Cloud migration means shifting IT systems from traditional on-premise data centers to cloud environments, or from one cloud environment to another. It can also involve building a hybrid cloud, through which applications and data can scale across multiple infrastructures. Cloud infrastructure has many appeals, including easy scalability and cost savings.

Public cloud providers offer a pool of virtual resources as a service, with infrastructure that’s automatically provisioned through a self-service interface. It’s a straightforward way to scale out workloads that experience unexpected demand fluctuations.

Today’s public clouds are usually part of a heterogeneous mix of environments that leads to higher security and performance, lower cost, and a wider availability of infrastructure, services, and applications.

Hybrid cloud is an IT architecture that incorporates some degree of workload portability, orchestration, and management across 2 or more environments, which can include public cloud.

A cloud migration doesn’t have to be all-or-nothing. Many times a cloud migration involves a pilot process to test systems on a limited basis.

Process of a successful cloud migration

1. Map your journey. This planning state involves an analysis of your current infrastructure and applications.

2. Run a pilot. Testing a production-ready environment over a period of several months can allow time to make sure the new environment meets your requirements.

3. Make the move. The actual migration means bringing existing workloads over to the new environment, based on a schedule that meets the needs of your users.

Some IT migrations are driven by the need to accommodate new requirements from software vendors. SAP®, the major ERP software provider, is requiring customers to adopt SAP HANA® and SAP S/4HANA® by 2027 in order to continue receiving support.

SAP S/4HANA runs exclusively on the SAP HANA database, which runs on Linux®. For many customers, this upgrade requires migrating their SAP systems to new IT environments, which can be a long and complex process. It requires creating and correctly configuring target infrastructure, replicating data, testing and validating the new setup, and redirecting workloads to the new environment.

Automation has become the key to making this kind of migration happen rapidly, efficiently, and reliably.

In an IT migration, automation can contribute to faster and smoother projects, reducing the errors that can result from repetitive manual processes.

Automation with Red Hat Ansible Automation Platform takes you through the process of automating your migrations with a recommended 3-step process: Define, deploy, and discover.

  • Define: Determine each component to be automated separately, accounting for order/process along the way.
  • Deploy: Use your component definitions/automations to do a deployment and test it out.
  • Discover: Each time you apply your automations, test the app or software as it has been deployed, and discover what gaps there are.
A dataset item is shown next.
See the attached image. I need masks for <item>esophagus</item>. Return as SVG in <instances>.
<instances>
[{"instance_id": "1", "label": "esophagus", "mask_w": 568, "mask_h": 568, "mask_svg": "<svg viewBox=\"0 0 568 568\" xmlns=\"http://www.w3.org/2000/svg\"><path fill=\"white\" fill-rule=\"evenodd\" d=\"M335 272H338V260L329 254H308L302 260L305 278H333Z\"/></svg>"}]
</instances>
Then you can go back and redefine that particular aspect, and then start the 3-step cycle over again.

This automation cycle becomes faster each time as you learn to identify what will and won’t work and how to fix each problem that arises.

Once you define each component and step in the migration process, you can string them together in a repeatable Ansible playbook and start applying it to the new environment. Ansible playbooks can record and execute configuration, deployment, and orchestration functions. They offer a repeatable, reusable, simple configuration management and multi-machine deployment system that lets you effectively record the migration process and repeat it as necessary. 

The end result is that you end up with a much more fluid process to pick up the pieces of your system and move them wherever you want.